### Selected text
All of lore.kernel.org
 help / color / mirror / Atom feed
From: Maxim Levitsky <mlevitsk@redhat.com>
To: Vitaly Kuznetsov <vkuznets@redhat.com>,
	kvm@vger.kernel.org, Paolo Bonzini <pbonzini@redhat.com>
Cc: Sean Christopherson <seanjc@google.com>,
	Wanpeng Li <wanpengli@tencent.com>,
	Jim Mattson <jmattson@google.com>, Kechen Lu <kechenl@nvidia.com>,
	linux-kernel@vger.kernel.org
Subject: Re: [PATCH v2 0/5] KVM: x86: hyper-v: Conditionally allow SynIC with APICv/AVIC
Date: Wed, 26 May 2021 12:54:13 +0300	[thread overview]
Message-ID: <2409eb8593804eb879ae6fb961a709ca8c20f329.camel@redhat.com> (raw)
In-Reply-To: <20210518144339.1987982-1-vkuznets@redhat.com>

On Tue, 2021-05-18 at 16:43 +0200, Vitaly Kuznetsov wrote:
> Changes since v1 (Sean):
> - Use common 'enable_apicv' variable for both APICv and AVIC instead of 
>  adding a new hook to 'struct kvm_x86_ops'.

### Goal of the exercise
Which people are named on the Cc line of the KVM patch email above?

### Information supplied
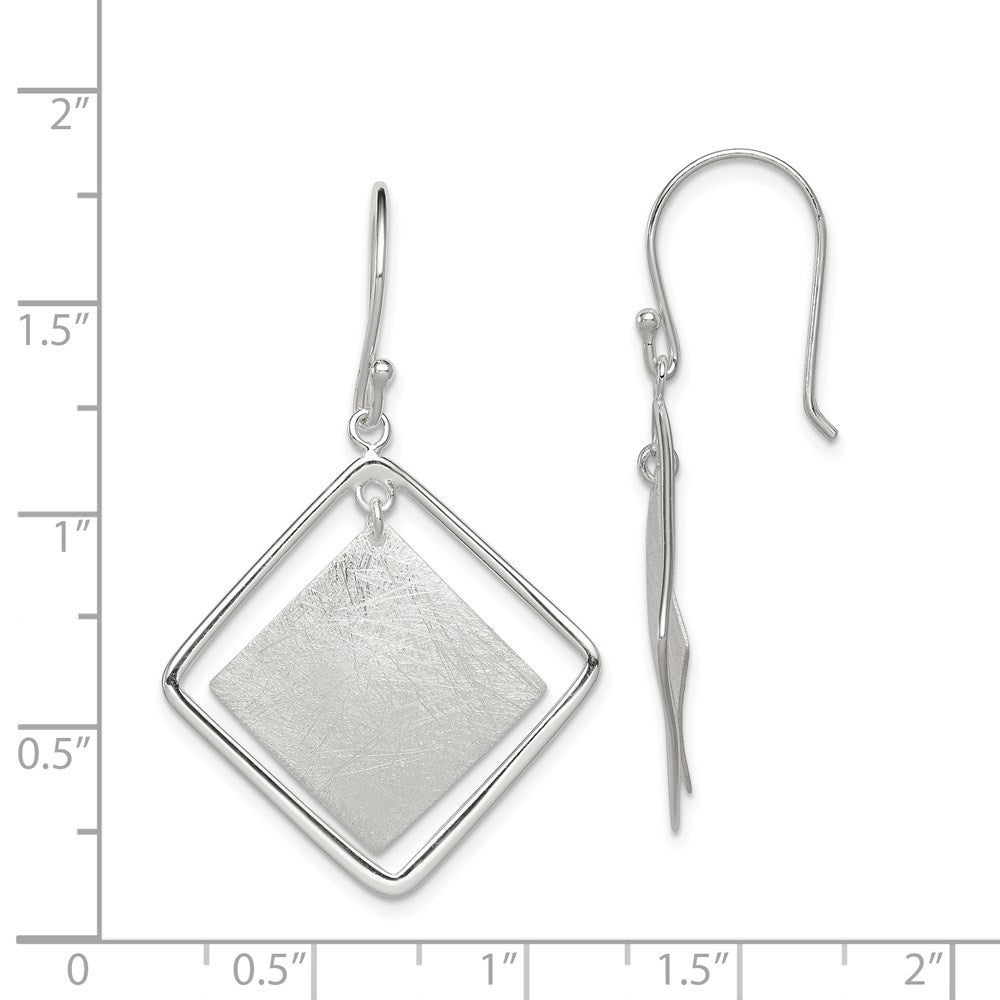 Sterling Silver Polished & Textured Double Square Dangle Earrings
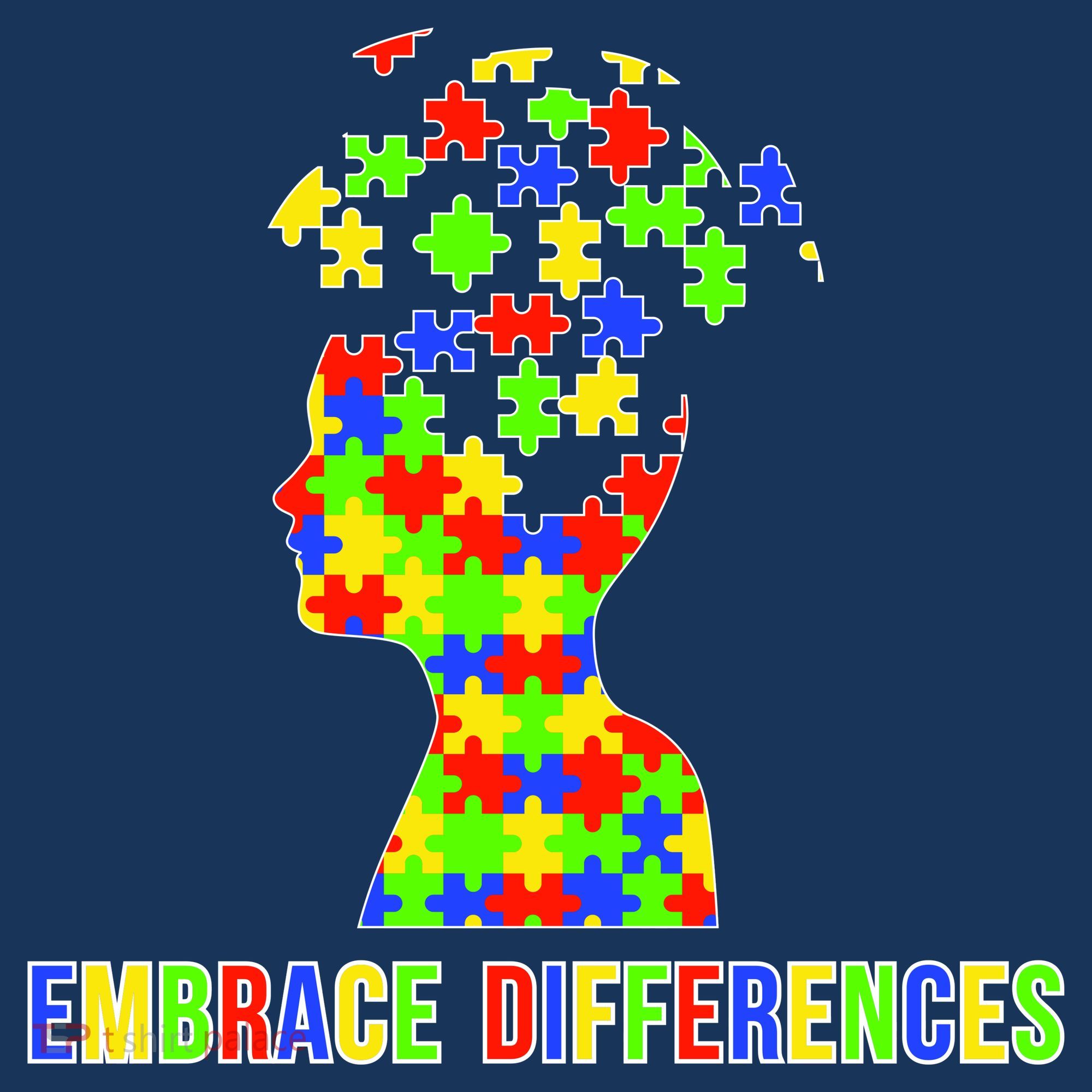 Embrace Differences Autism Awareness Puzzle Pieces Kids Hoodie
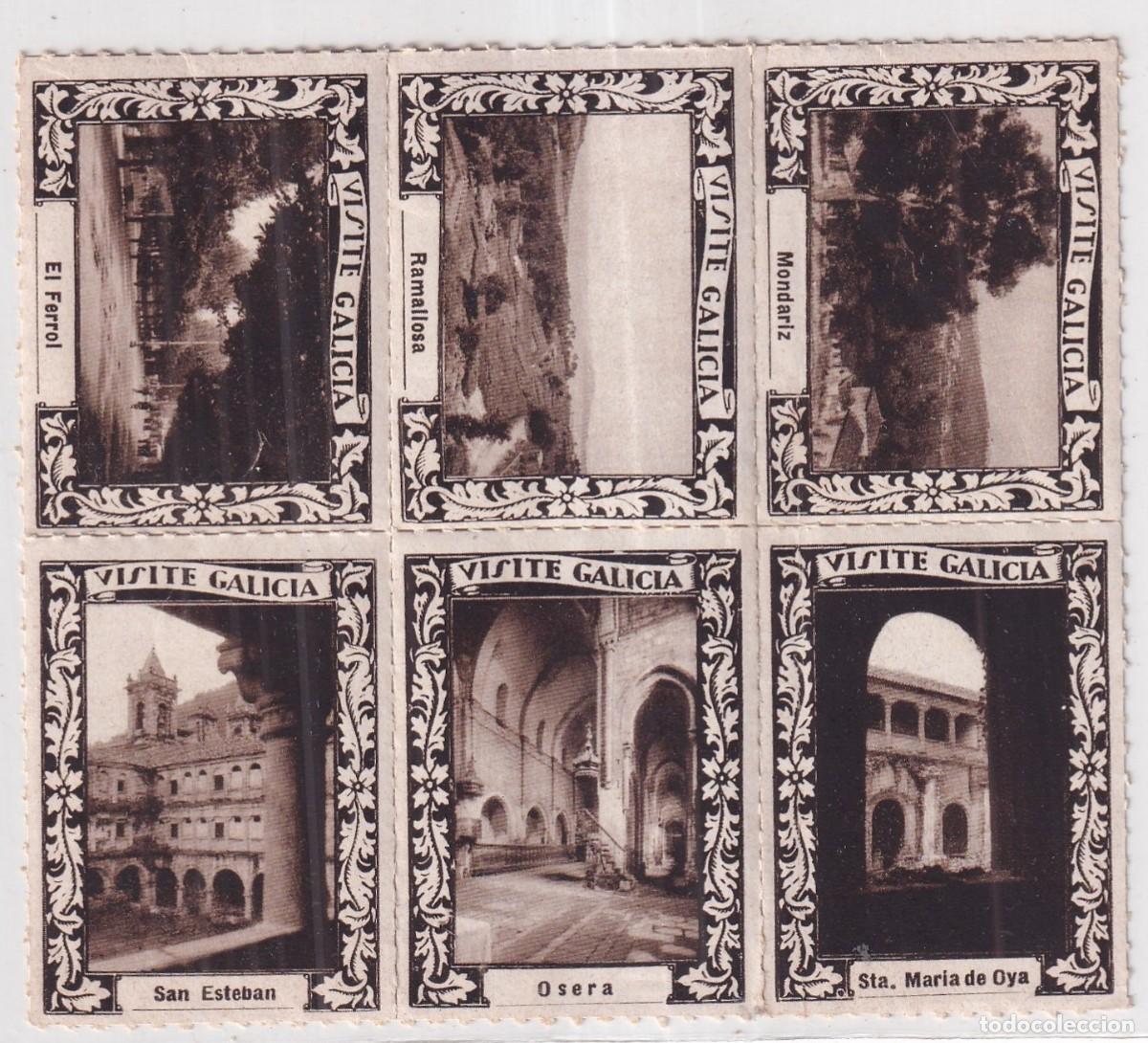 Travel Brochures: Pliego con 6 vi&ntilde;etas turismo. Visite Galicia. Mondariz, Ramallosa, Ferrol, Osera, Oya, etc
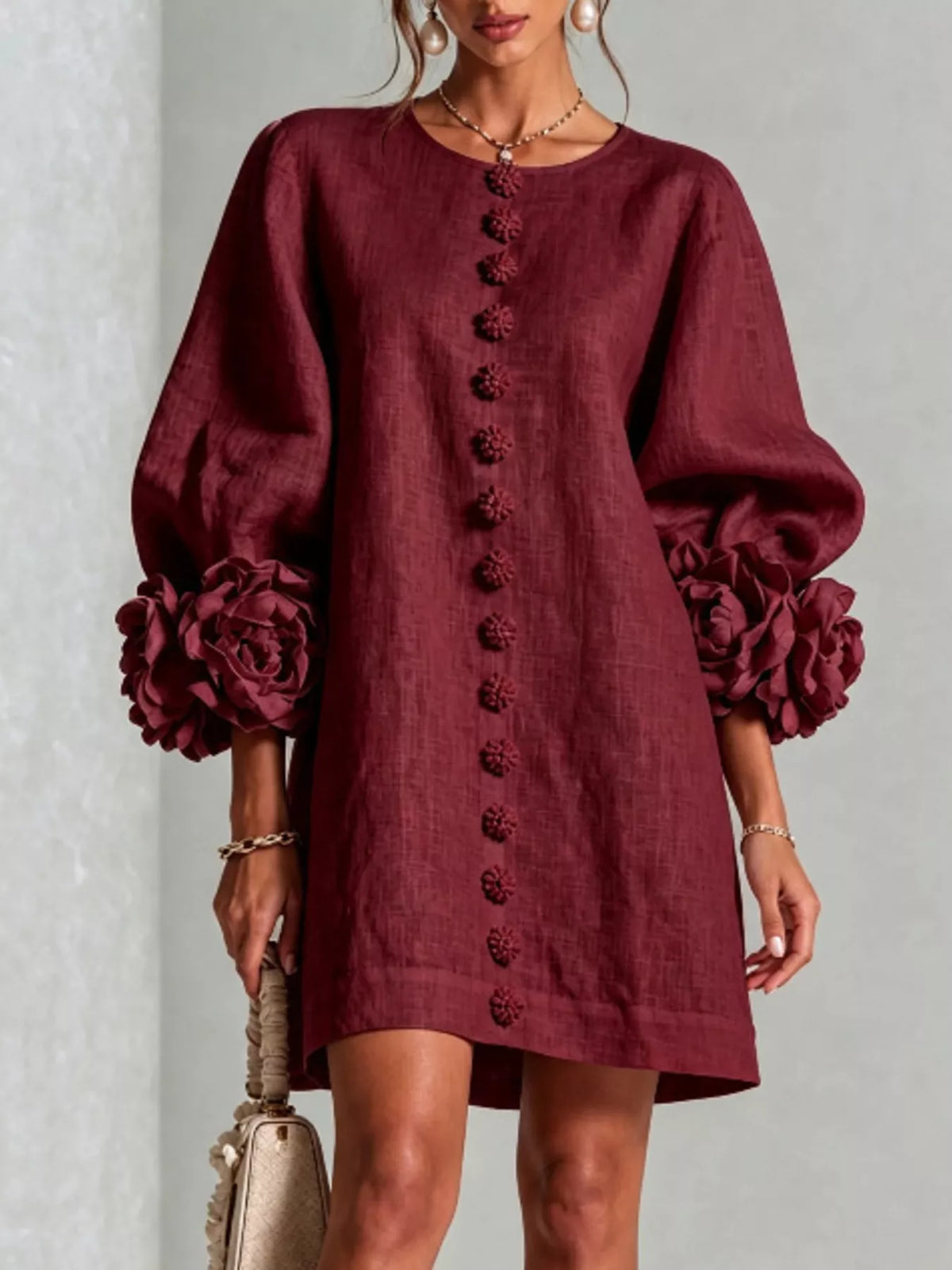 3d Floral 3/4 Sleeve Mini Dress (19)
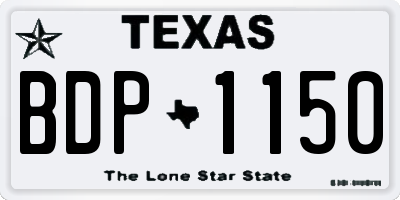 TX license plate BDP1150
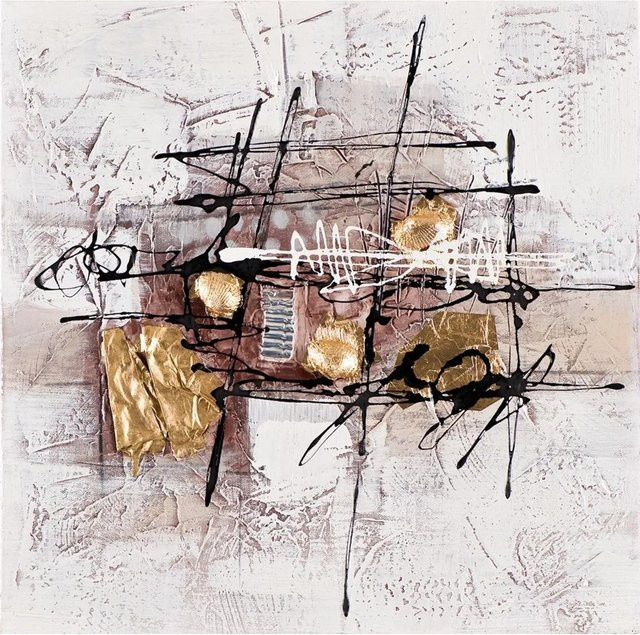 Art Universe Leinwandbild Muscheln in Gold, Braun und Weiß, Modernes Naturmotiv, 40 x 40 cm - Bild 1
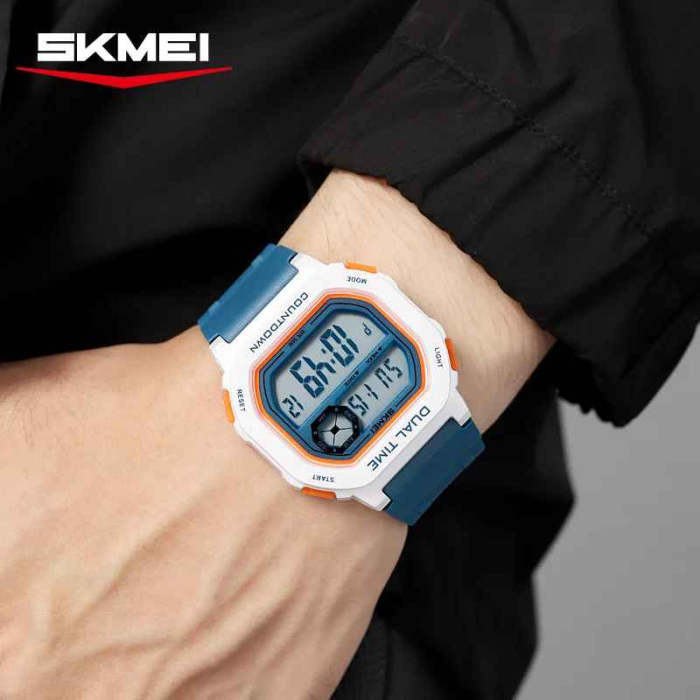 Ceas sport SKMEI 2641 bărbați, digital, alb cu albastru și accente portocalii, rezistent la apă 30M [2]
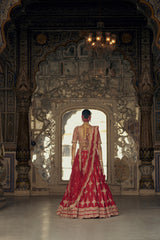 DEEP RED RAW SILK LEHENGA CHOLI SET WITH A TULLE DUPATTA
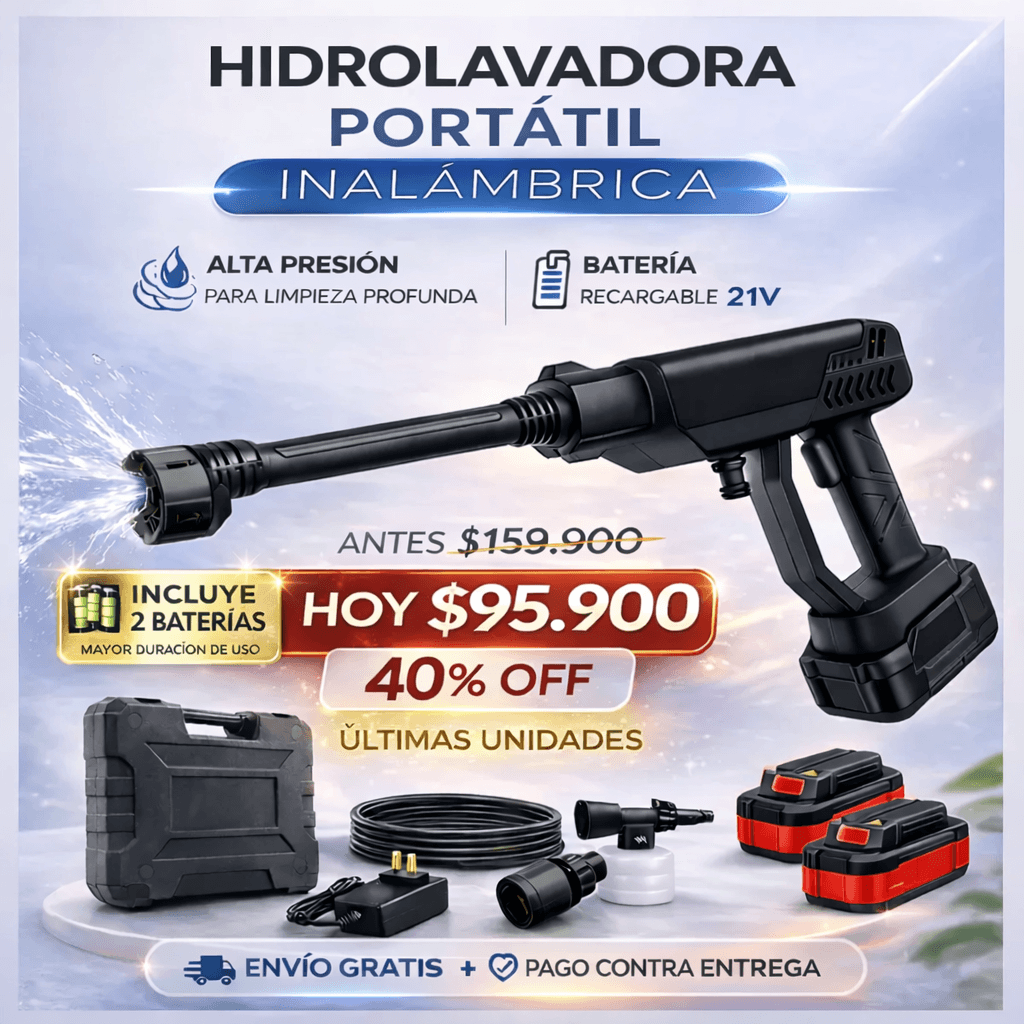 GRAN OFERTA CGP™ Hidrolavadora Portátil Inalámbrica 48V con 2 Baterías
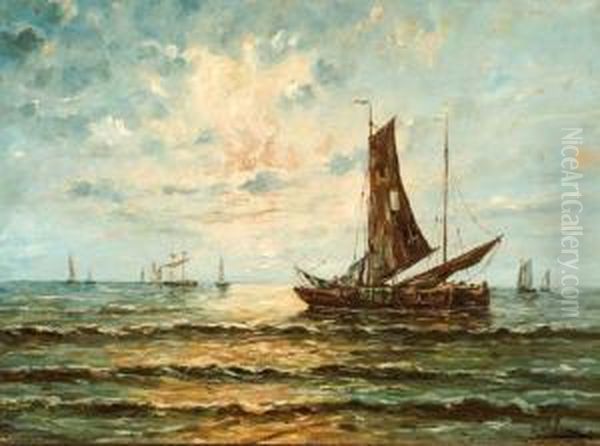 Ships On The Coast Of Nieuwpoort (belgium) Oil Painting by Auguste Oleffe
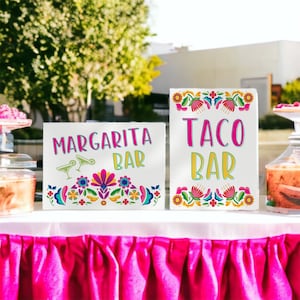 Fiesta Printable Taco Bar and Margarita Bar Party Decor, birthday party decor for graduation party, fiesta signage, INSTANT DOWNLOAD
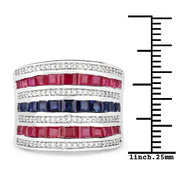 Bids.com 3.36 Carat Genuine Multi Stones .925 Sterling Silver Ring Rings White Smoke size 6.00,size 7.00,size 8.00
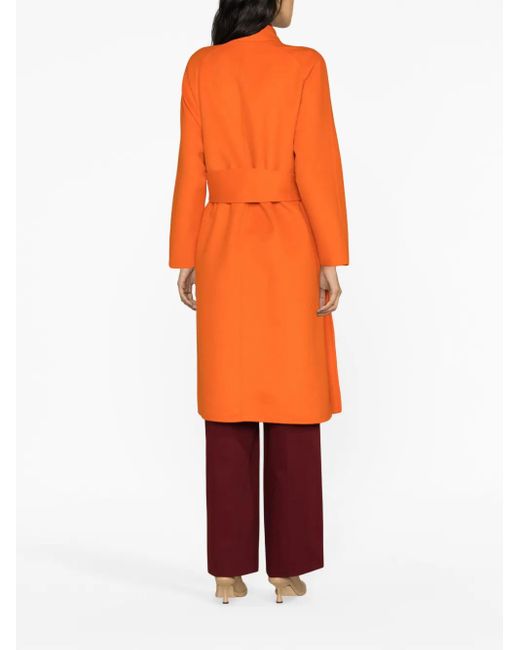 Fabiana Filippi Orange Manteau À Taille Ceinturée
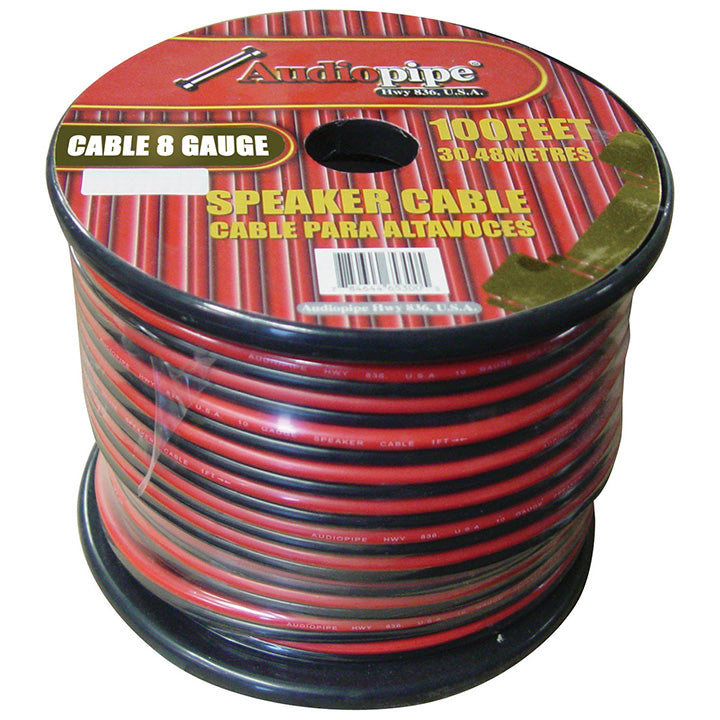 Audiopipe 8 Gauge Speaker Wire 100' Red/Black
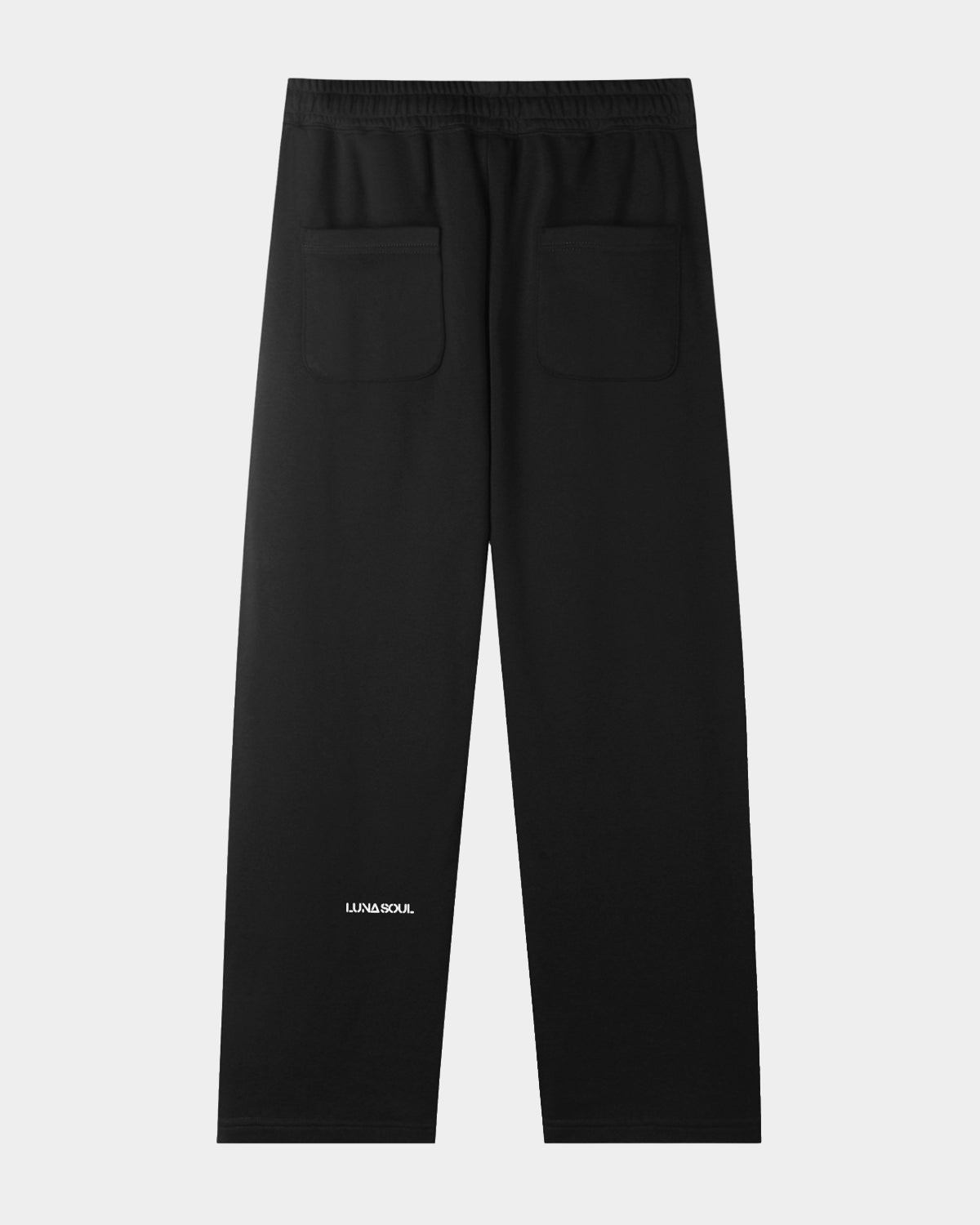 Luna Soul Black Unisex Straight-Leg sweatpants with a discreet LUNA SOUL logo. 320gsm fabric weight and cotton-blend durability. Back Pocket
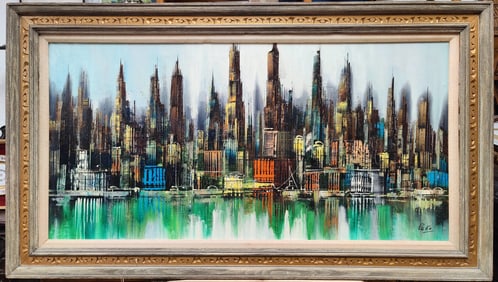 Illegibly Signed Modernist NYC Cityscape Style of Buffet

### Your response
Sean Christopherson, Wanpeng Li, Jim Mattson, and Kechen Lu.